◆ Amaç ◆
Luis Alberto Urrea'yı ve romanındaki Büyük Angel'ı anlatan aşağıdaki belgeyi kaldığı yerden sürdürün.

Güncelleme Tarihi:
Luis Alberto Urrea, 1955’te Tijuana’da, Meksikalı bir baba ve Amerikalı bir annenin çocuğu olarak dünyaya geldi. California Üniversitesi’ni bitirdi. Babasının, oğlunun akademik hayatını sürdürebilmesi için gereken parayı toplamak için çıktığı Meksika yolculuğunda bir cinayete kurban gitmesi Urrea’yı derinden etkiledi. Kederini dile getirdiği makalesi bir dergide yayımlandı (1980). Makaleyi okuyan Ursula K. Le Guin, Urrera’yı yazarlık atölyesine davet etmekle kalmadı, o makaleyi editörlüğünü üstlendiği bir antolojiye de ekledi. Urrea, “Dönüştürücü oldu” diyor bu karşılaşma hakkında. Gerçekten de tam bir aydınlanma anıdır Urrea için. Bir süre çeşitli işlerde çalışır ama bir yandan da annesinin verdiği daktilosuyla sürekli yazar durur. 1994 yılında ilk inceleme kitabı ‘Across the Wire’ı, ilk romanı ‘In Search of Snow’u ve ilk şiir kitabı ‘The Fever of Being’i art arda yayımlayan Urrea, edebiyat çevrelerinin ilgisini çekmeyi başaracaktır. Urrea, kendisine güvenenleri mahcup etmemiş, 1994’ten bu yana yayımladığı toplam 17 kitapla çok sayıda ödül kazanmış, romanları çok satanlar listelerine girmiştir.
BİR CENAZE TÖRENİ BİR DOĞUM GÜNÜ PARTİSİ
‘Büyük Angel’ın Ömründeki Son Cumartesi’ başlıklı ilk bölüm, “Büyük Angel annesinin cenazesine geç kalmak üzereydi” cümlesiyle açılıyor. Anlıyoruz ki bir cenaze töreninin arifesindeyiz ve Miguel Angel De La Cruz, yani Büyük Angel de ölümün eşiğinde. Gerçekten de, 100 yaşındaki annesini toprağa verecek olan 70 yaşındaki oğul kanserden ölmek üzere. İşte bu yüzden akrabalarını hafta sonu süren çifte bir toplantı için davet etmiş; cumartesi cenaze, pazar son doğum günü partisi...
“Ülkenin dört bir yanından gelen vardı: Bakersfield, LA,Vegas. En küçük erkek kardeşi Küçük Angel, ta Seattle’dan geliyordu. Herkes rezervasyon yaptırmıştı. İşyerlerinden izin almışlardı. Para babaları ve üniversite öğrencileri, eski mahkûmlar ve devlet yardımıyla geçinen anneler, mutlu çocuklar ve üzgün eski topraklar, pinches gringos ve boştaki bütün akrabalar geliyordu. Zaman dar, program sıkışık olacaktı.”
Ölüme metanetle yaklaşmasına rağmen Büyük Angel, hayattan bu kadar erken ayrılmaya hiç niyetlenmemiş. Aslında annesi kadar yaşayacağını düşünmüş hep. Zira içinde hâlâ bir çocuk o... Ve aynı zamanda köklerine bağlı, gururlu bir adam. Bir Meksikalı göçmen olarak Amerikalılara bir şeyler ispatladığını düşünüyor. “Mühim olan bu zengin Amerikanoların yapamayacağı şeyi bir Meksikalının yapmasıydı. (...) O Emiliano Zapata’ydı. Diz çökerek yaşayacak değildi. (...) Büyük Angel’ın ömrü hayatında tek istediği buydu: Saygı ve hayranlık uyandırmak...”

(Uzamsal akıl yürütme kayıtları)
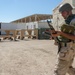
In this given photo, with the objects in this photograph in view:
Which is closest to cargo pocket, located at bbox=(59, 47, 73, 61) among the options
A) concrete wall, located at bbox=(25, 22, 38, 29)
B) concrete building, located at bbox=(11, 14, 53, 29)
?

◆ Görevin Sonucu ◆
İşte böyle bir adamın doğum gününü kutlamak ve aynı zamanda onu uğurlamak için bir araya gelen aile bireyleri onunla ilgili anılarını hatırlar, geçmiş hakkında hikâyeler paylaşırlar. Elbette ölümün karşısındaki Büyük Angel’in belleği de hareketlidir;
“Büyük Angel salondaki gölgeler içinde, geçmişin hikâyeleri ve hatırladığı şeyler ile öğrendiği şeyler yüzünden harap olmuş bir halde durdu. Ya da belki hayal ettiği şeyler yüzünden. Artık aradaki farkı anlayamıyordu. Hikâyeler açık bir pencereden esen rüzgâr gibi gelip fırıl fırıl etrafında dönüyordu. Ayaklarını yerden kesmelerine ramak kaldığını hissedebiliyordu. Kendi istekleriyle, on yılları yok sayarak, yılları atlayarak geliyorlardı sanki. Büyük Angel kendini bir zaman fırtınasının içinde buldu.”
Zaman fırtınası yaratan hikâyeler yoluyla komedi ve trajedi sürekli birbirine sürtünecek, ortaya kıvılcımlar saçılacaktır...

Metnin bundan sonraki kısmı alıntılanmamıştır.